**Written task:** Return an exact copy of the lines from the one holding "Within the selection" to the end of the data, including both the starting and final lines. Leave the pictures out.

**The data:**
· · ·

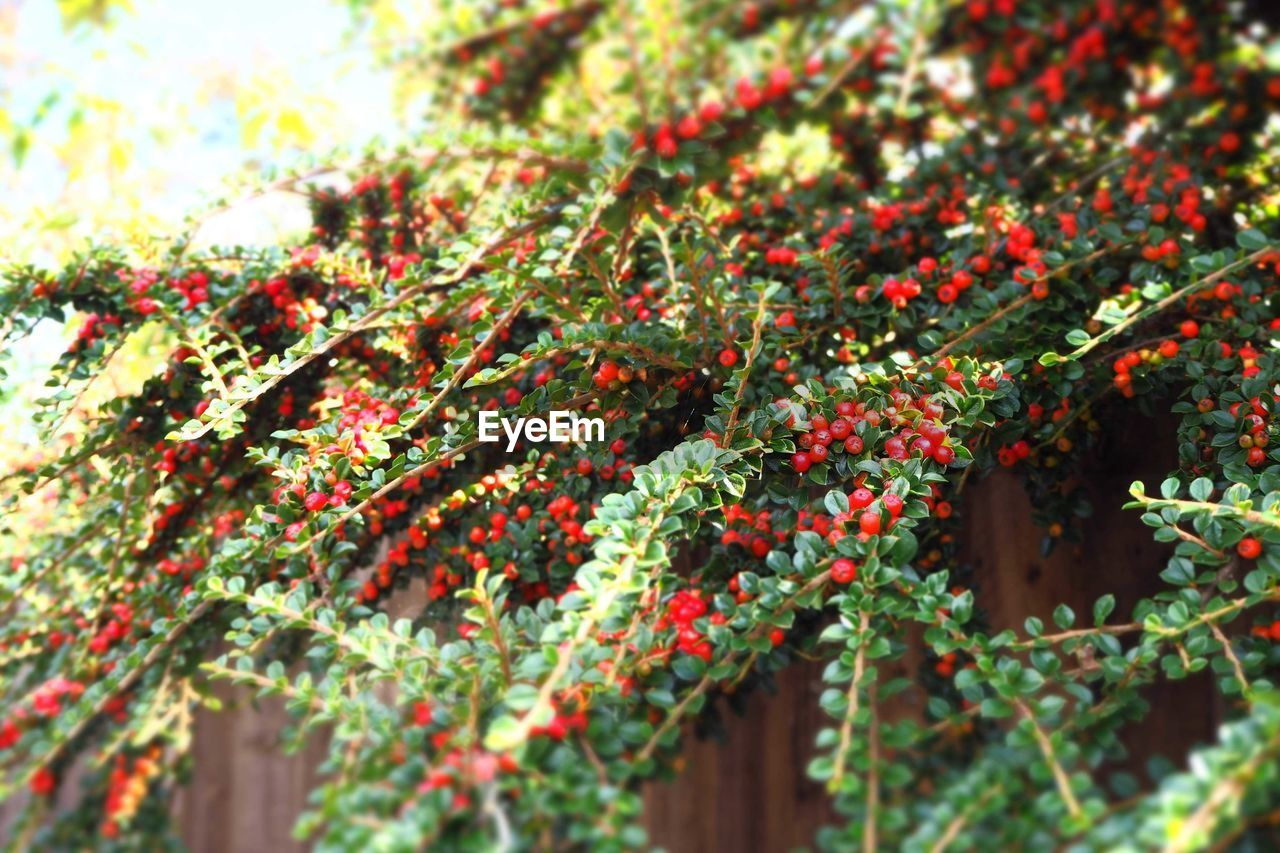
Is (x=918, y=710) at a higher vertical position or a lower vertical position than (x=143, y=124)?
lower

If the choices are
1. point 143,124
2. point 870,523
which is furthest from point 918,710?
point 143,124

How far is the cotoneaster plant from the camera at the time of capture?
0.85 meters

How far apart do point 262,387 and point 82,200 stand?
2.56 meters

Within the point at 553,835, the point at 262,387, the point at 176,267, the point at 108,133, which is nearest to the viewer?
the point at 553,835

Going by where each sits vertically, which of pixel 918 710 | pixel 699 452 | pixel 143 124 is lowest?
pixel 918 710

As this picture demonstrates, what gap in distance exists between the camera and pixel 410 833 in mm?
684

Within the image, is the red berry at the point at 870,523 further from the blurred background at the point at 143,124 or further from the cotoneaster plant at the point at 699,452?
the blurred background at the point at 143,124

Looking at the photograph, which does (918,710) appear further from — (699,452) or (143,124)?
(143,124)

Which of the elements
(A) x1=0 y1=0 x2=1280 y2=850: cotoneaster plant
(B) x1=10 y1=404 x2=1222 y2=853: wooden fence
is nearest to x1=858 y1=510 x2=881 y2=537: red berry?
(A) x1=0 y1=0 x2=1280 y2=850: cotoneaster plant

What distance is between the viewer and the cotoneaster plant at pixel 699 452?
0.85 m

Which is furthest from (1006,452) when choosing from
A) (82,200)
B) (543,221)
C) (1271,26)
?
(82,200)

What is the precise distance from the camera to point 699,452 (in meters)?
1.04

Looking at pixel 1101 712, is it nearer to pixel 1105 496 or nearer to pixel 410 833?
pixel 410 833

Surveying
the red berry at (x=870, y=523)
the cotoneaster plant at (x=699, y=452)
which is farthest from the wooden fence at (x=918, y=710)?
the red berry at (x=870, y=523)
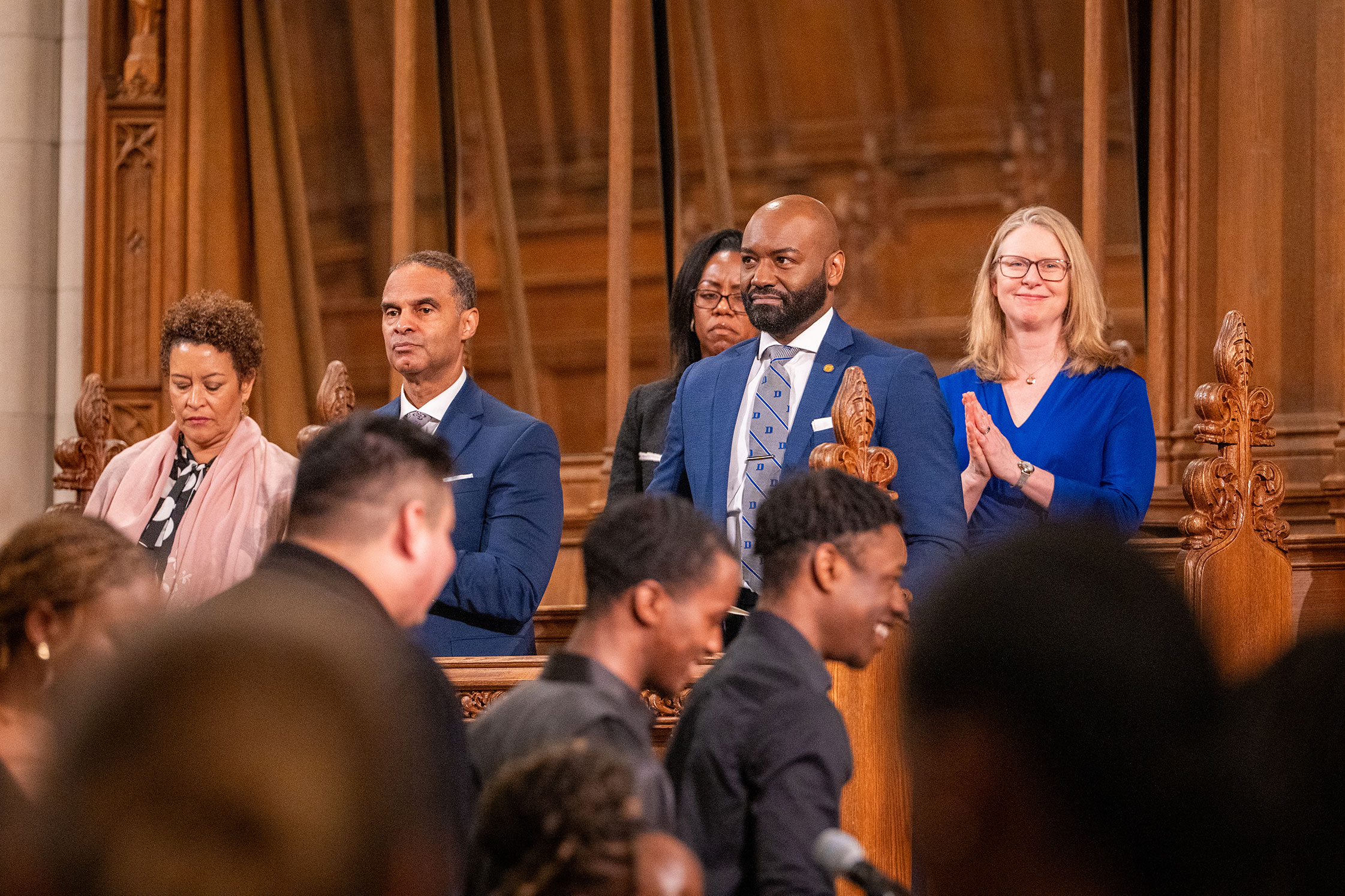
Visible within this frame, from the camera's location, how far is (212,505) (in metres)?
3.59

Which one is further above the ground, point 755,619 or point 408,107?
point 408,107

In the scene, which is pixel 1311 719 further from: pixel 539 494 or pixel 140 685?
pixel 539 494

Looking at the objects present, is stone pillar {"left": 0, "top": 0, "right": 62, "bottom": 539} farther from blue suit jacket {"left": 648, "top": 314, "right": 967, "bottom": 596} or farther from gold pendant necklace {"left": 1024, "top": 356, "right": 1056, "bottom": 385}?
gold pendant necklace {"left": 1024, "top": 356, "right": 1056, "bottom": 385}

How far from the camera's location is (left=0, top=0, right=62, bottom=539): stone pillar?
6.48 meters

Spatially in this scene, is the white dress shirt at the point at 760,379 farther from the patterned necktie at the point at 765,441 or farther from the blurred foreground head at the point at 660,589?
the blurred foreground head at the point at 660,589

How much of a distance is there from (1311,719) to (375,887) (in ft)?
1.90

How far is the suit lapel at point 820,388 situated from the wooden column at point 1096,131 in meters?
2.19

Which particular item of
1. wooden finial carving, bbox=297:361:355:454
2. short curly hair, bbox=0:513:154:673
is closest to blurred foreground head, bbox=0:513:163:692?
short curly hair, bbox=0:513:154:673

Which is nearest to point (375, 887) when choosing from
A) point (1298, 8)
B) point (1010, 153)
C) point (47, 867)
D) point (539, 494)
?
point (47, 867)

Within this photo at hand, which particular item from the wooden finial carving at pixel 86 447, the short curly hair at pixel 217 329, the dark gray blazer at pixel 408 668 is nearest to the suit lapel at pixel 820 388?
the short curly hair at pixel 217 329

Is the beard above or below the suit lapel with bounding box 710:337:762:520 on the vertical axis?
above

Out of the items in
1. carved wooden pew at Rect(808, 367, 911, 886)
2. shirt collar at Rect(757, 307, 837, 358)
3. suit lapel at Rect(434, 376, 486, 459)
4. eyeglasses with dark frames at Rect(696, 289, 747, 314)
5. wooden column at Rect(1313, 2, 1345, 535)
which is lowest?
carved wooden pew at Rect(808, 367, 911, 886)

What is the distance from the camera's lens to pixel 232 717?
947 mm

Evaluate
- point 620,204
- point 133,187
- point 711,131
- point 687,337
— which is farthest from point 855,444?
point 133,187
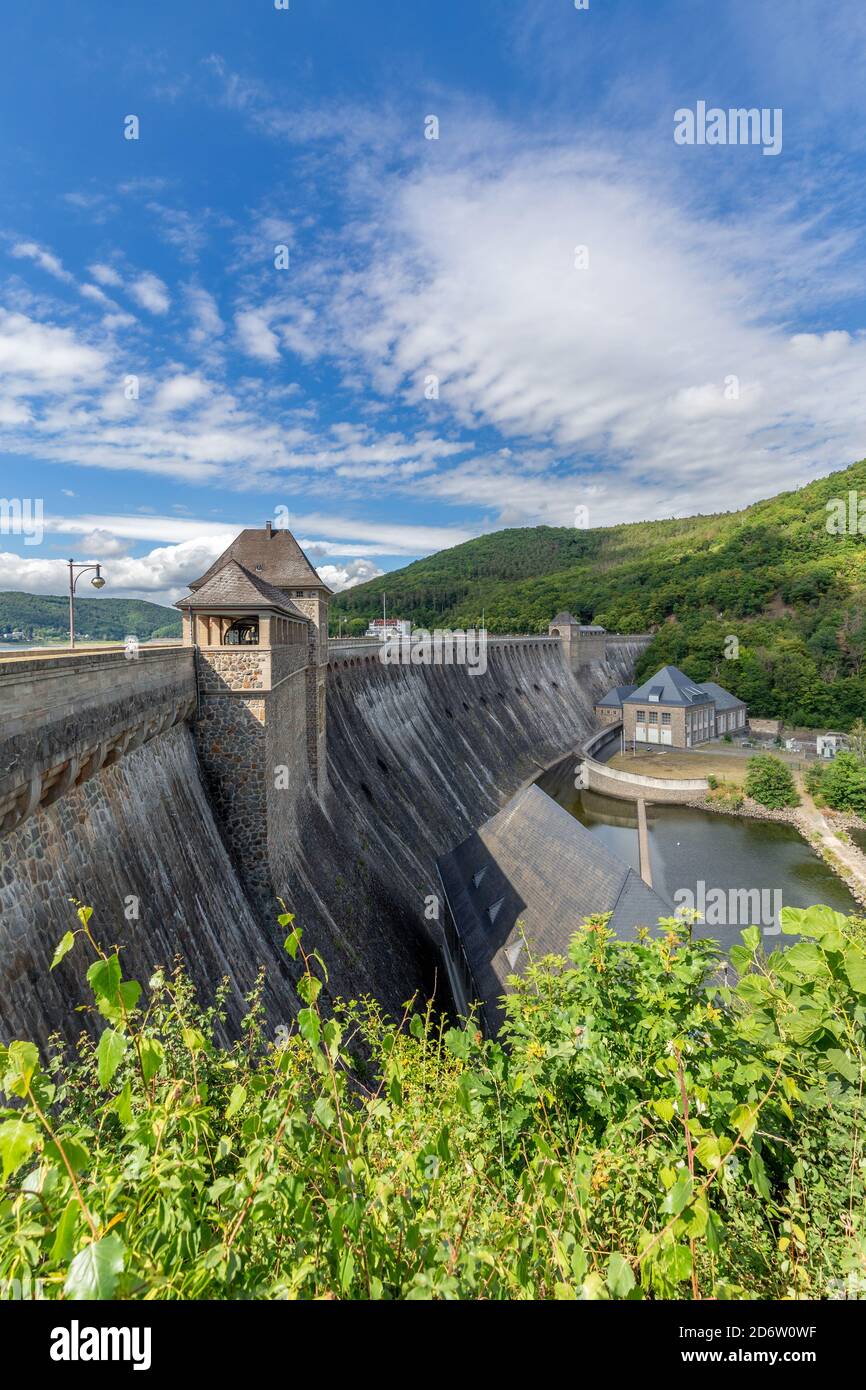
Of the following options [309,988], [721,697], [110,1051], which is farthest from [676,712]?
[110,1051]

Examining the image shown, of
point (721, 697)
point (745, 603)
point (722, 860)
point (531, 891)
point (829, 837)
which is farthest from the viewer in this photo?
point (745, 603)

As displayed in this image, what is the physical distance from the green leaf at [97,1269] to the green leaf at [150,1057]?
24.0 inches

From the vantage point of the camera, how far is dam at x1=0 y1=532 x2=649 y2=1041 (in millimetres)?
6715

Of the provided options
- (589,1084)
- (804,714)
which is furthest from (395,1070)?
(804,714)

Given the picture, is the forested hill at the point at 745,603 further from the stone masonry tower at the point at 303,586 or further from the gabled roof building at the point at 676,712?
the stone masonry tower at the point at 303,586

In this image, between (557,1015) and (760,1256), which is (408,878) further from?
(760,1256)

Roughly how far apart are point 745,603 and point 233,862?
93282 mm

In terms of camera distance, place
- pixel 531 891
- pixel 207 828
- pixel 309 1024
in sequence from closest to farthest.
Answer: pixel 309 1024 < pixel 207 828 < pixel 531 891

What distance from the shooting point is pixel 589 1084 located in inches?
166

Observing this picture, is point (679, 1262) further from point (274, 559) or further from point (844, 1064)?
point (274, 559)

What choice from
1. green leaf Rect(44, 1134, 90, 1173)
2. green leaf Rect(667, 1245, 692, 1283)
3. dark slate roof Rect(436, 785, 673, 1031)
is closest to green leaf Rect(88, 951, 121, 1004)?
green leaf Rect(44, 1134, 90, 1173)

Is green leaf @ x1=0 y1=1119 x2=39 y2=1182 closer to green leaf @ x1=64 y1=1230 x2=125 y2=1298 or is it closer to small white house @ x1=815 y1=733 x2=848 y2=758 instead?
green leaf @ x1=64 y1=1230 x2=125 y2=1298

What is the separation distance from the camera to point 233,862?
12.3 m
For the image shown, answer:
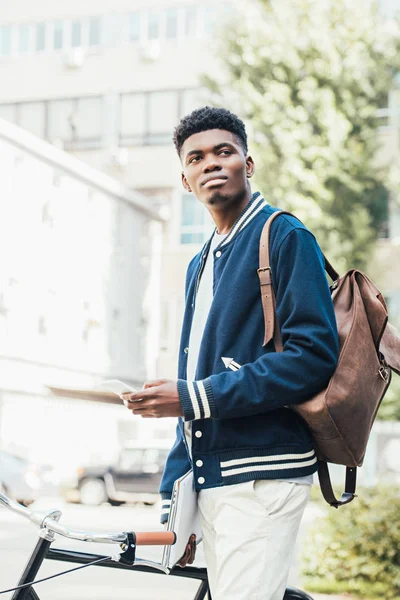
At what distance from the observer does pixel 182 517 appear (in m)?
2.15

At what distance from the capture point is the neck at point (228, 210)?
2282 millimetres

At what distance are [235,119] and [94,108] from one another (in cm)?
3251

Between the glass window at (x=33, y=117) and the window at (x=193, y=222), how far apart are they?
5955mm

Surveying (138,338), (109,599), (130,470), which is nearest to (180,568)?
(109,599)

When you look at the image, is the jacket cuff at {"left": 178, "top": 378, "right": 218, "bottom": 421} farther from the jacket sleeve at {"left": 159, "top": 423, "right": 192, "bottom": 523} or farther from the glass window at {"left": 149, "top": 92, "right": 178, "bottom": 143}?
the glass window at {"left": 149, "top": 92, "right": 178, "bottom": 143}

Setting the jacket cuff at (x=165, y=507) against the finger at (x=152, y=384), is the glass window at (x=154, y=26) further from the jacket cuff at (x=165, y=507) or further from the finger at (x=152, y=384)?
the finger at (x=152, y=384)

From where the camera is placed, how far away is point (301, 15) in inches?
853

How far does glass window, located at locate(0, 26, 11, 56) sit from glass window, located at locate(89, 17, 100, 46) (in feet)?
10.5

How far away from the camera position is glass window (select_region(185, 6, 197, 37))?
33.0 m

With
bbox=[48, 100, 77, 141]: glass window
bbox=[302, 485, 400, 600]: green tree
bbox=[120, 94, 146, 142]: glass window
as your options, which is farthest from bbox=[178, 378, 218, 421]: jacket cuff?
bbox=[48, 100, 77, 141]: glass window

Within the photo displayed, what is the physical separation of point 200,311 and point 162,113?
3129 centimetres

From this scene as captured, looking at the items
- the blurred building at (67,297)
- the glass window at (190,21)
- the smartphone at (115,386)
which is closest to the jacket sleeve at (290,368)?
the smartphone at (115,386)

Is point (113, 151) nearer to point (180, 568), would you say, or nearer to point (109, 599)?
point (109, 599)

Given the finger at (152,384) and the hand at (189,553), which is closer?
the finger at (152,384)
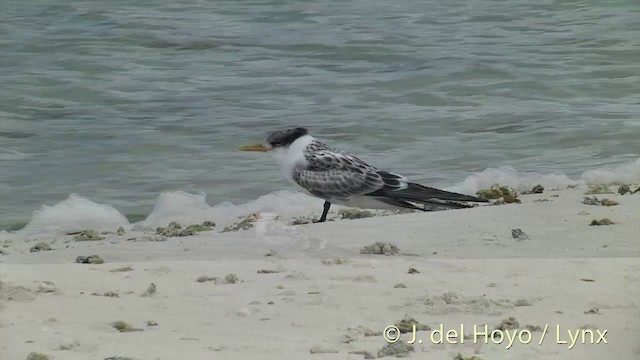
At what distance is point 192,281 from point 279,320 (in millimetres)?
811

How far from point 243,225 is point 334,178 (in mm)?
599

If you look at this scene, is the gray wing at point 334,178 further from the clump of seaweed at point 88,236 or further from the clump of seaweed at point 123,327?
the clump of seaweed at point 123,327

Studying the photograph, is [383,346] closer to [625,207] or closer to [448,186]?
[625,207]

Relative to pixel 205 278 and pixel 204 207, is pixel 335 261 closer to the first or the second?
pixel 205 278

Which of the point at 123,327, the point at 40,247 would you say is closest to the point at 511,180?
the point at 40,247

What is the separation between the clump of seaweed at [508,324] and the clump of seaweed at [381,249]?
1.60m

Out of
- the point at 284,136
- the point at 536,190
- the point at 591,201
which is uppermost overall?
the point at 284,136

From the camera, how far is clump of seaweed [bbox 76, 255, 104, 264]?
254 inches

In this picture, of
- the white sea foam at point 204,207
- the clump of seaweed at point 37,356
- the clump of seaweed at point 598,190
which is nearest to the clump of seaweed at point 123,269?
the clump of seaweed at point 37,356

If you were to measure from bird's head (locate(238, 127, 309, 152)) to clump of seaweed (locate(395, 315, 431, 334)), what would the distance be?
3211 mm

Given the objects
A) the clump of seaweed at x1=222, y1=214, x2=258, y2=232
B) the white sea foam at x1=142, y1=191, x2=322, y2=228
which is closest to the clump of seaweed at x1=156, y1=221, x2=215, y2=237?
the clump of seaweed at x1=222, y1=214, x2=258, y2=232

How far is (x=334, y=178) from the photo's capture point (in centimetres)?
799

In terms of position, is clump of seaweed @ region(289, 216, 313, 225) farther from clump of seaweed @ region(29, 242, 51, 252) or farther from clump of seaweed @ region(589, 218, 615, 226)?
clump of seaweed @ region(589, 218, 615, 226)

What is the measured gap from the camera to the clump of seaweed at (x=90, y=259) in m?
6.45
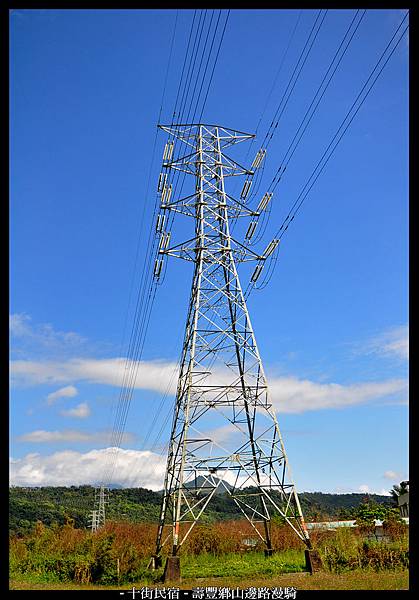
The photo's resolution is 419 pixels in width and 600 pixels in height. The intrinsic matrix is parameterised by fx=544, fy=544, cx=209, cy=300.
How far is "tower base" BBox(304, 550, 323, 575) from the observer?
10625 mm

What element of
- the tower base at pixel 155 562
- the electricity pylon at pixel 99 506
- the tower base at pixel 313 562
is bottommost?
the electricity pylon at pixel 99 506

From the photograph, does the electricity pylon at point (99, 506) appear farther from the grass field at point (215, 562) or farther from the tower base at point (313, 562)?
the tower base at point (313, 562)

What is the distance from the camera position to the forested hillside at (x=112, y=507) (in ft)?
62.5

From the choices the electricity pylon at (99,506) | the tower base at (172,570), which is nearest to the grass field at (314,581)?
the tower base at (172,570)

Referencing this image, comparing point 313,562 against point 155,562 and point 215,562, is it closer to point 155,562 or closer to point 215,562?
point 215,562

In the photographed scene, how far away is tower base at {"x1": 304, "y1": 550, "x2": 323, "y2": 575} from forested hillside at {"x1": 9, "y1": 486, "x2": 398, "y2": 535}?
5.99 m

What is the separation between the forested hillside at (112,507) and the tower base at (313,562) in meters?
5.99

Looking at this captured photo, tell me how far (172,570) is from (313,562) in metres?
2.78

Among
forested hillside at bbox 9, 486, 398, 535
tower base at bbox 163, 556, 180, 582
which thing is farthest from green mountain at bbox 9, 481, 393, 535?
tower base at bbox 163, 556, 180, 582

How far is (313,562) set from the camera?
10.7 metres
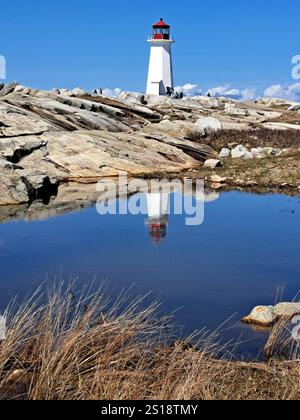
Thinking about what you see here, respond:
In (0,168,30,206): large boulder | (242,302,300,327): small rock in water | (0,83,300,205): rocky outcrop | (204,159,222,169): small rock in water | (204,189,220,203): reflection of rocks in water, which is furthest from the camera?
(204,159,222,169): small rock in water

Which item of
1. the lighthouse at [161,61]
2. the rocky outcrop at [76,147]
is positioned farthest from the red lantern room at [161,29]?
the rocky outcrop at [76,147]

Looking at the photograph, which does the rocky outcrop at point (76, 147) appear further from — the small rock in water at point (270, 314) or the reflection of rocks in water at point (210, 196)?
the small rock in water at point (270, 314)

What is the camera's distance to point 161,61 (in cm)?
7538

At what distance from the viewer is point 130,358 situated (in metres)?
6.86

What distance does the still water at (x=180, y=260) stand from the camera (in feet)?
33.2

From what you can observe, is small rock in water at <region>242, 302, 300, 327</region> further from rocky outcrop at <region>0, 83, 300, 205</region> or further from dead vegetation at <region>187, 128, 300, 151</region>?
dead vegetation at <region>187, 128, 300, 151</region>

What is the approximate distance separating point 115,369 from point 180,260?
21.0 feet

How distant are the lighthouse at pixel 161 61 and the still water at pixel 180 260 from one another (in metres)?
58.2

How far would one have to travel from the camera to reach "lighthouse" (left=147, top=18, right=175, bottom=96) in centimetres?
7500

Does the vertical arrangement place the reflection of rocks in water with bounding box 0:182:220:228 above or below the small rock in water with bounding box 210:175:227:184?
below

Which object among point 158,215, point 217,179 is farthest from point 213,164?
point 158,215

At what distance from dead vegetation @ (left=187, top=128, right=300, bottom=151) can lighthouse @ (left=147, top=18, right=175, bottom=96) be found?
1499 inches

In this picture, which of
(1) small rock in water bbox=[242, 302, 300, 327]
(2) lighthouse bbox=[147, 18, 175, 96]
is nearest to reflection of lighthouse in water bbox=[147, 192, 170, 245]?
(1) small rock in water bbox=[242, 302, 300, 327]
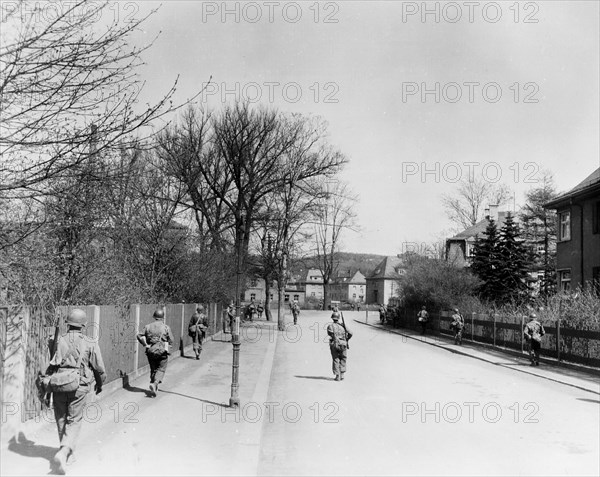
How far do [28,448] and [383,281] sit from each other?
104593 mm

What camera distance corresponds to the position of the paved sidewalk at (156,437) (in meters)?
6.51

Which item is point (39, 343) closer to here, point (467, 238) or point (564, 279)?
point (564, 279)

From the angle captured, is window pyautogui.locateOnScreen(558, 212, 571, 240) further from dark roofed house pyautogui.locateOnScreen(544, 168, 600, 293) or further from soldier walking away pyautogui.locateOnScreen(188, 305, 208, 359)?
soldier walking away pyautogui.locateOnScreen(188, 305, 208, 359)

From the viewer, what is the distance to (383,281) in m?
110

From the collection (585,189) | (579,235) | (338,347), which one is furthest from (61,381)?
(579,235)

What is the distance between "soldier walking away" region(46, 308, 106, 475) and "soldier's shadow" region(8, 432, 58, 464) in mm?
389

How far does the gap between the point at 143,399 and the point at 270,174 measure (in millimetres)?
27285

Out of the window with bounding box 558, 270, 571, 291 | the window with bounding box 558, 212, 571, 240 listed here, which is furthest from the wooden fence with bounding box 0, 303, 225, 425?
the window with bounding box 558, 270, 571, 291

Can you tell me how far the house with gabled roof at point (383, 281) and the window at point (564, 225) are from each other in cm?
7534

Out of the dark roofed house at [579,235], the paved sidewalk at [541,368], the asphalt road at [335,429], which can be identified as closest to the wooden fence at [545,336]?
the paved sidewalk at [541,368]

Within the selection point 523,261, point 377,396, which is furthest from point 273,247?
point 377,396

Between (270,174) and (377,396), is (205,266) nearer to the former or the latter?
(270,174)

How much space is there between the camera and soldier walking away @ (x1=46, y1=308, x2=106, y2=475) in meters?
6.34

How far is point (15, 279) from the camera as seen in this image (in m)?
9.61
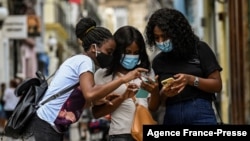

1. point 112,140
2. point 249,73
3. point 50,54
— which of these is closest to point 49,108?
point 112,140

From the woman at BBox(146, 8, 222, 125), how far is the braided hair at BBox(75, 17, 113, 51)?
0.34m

· · ·

**Exercise solution:**
Within the selection point 523,261, point 377,396, which is furthest from point 273,247?
point 377,396

Between (270,174) and (377,396), is (205,266) nearer to the former or the latter?
(270,174)

How much space is there between the camera and soldier walking away @ (x1=46, y1=308, x2=106, y2=475) in meters?
6.34

How far is point (15, 279) from the camera as seen in this image (in m)?
9.61

1. point 112,140
2. point 249,73
3. point 50,54
— which of these is closest to point 49,108?
point 112,140

From the woman at BBox(146, 8, 222, 125), how far is the braided hair at BBox(75, 17, 113, 51)?
0.34m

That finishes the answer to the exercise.